At the time, the temple attracted few visitors. “The temple has been there for at least 100 years with nobody visiting,” says Ravi Babu, a longtime Hyderabad resident who runs the local chapter of the Indus Entrepreneurs, a club for entrepreneurs.

Wooing Microsoft

By then, Hyderabad was changing. Local officials were on a tear to turn Hyderabad into the next Bangalore, the high-tech capital of the neighboring state of Karnataka. They started referring to Hyderabad as “Cyberabad.” They fixed roads and wooed Microsoft and General Electric Co. to set up offices there.

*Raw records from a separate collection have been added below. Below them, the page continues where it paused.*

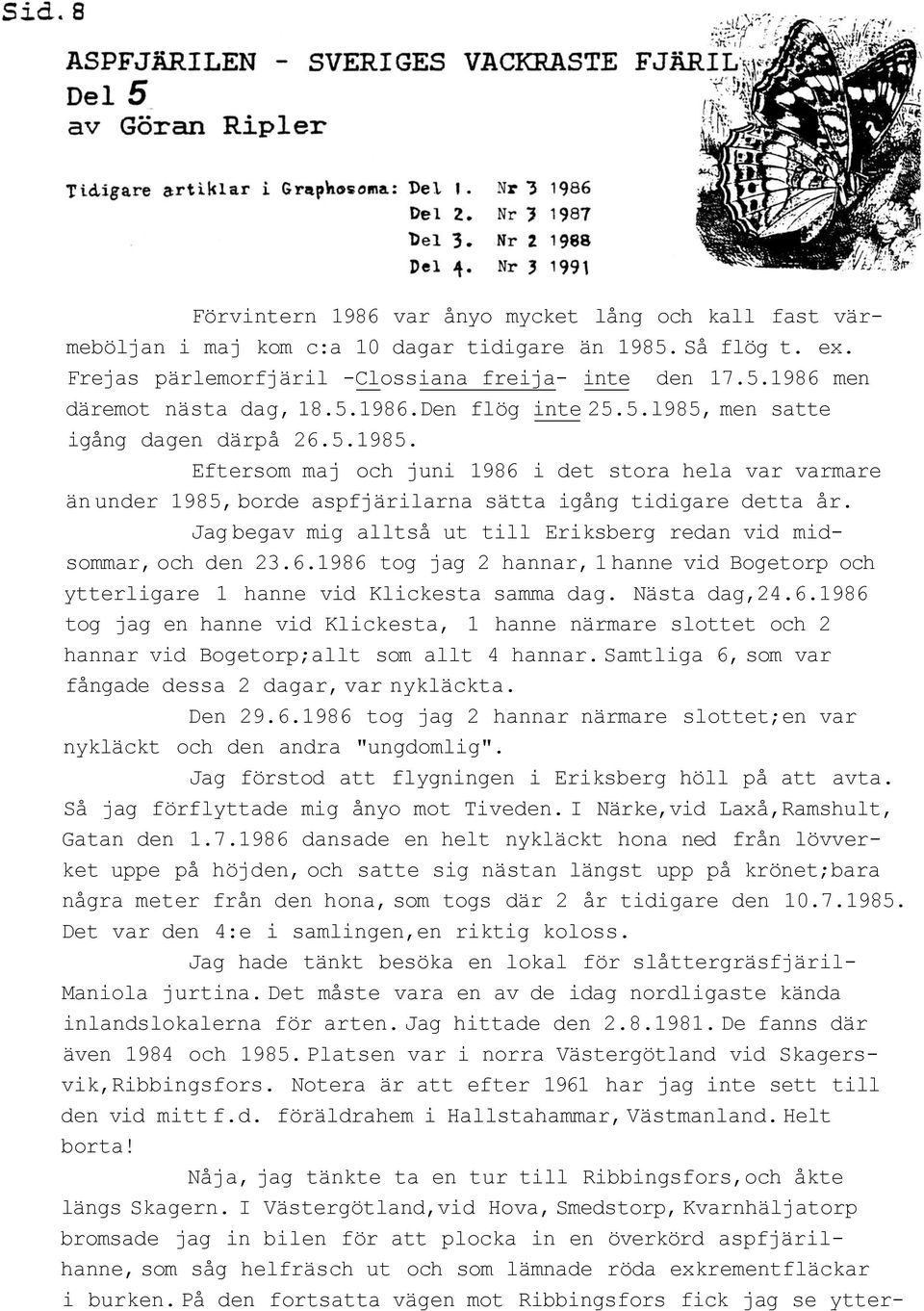 Jag begav mig alltså ut till Eriksberg redan vid midsommar, och den 23.6.1986 tog jag 2 hannar, 1 hanne vid Bogetorp och ytterligare 1 hanne vid Klickesta samma dag. Nästa dag,24.6.1986 tog jag en hanne vid Klickesta, 1 hanne närmare slottet och 2 hannar vid Bogetorp;allt som allt 4 hannar.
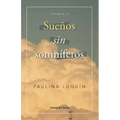 Sueños sin somníferos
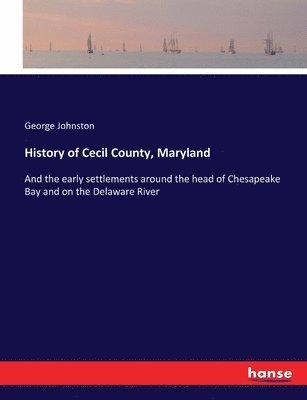 George Johnston - History of Cecil County, Maryland, Häftad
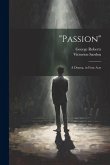 &quote;Passion&quote;: A Drama, in Four Acts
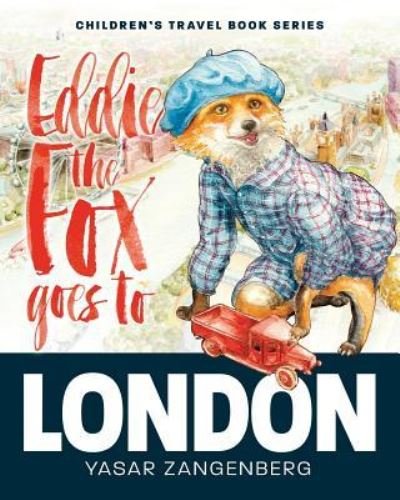 Cover for Yasar Zangenberg · Eddie the Fox goes to LONDON (Paperback Book) (2018)
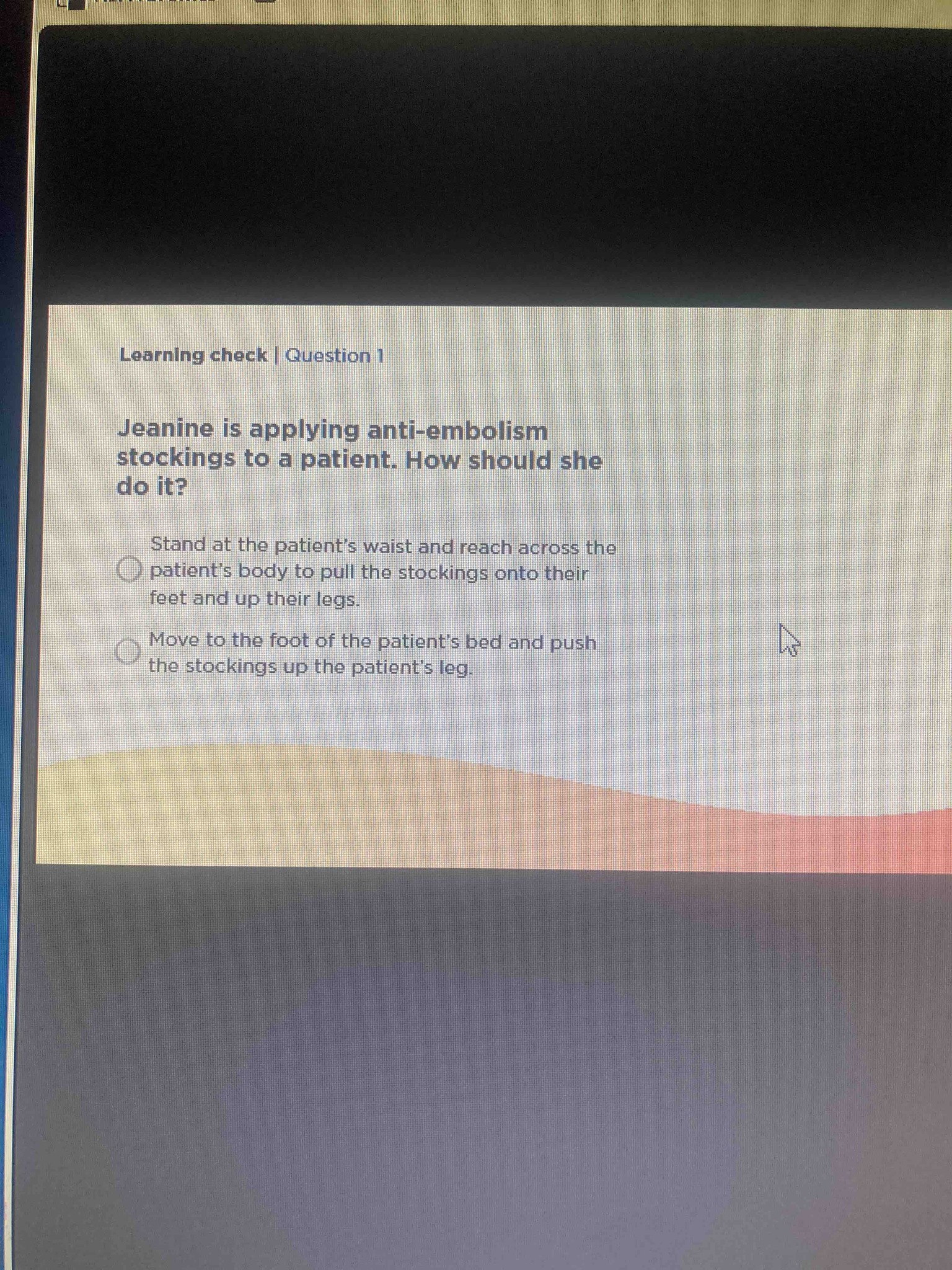 Jeanine is applying anti-embolism stockings to a patient. How should she do it?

Hoping to capitalize on all the activity, technical colleges sprouted up in the city’s outskirts near Mr. Gopala Krishna’s temple. Students started trickling by on their way home from school; many complained about their failed attempts to secure U.S. visas. That gave the priest an idea to sell the students on the deity by giving him a new persona, “Visa God.” Mr. Gopala Krishna counseled the students in English, then told them to walk around the temple 11 times to get their wish. “I used to say, ‘Go, this time you’ll get it,’” he recalls.

Soon, Mr. Gopala Krishna started seeing dozens—then hundreds—of new visitors a day. In 2005, some local newspapers wrote about the Visa God, just as new U.S. visa restrictions were taking a toll. Mr. Gopala Krishna and his relatives also launched a Web site and a newsletter called Voice of Temples, with features like a primer of sample prayers for help in visa interviews.

The temple’s popularity surged. Last year, a public battle between Mr. Gopala Krishna’s family and the local government, which briefly wanted to take the temple over, only boosted its appeal among the young and subversive. Now devotees of the Visa God say they have to reach the temple by 6 a.m. to avoid the daytime rush.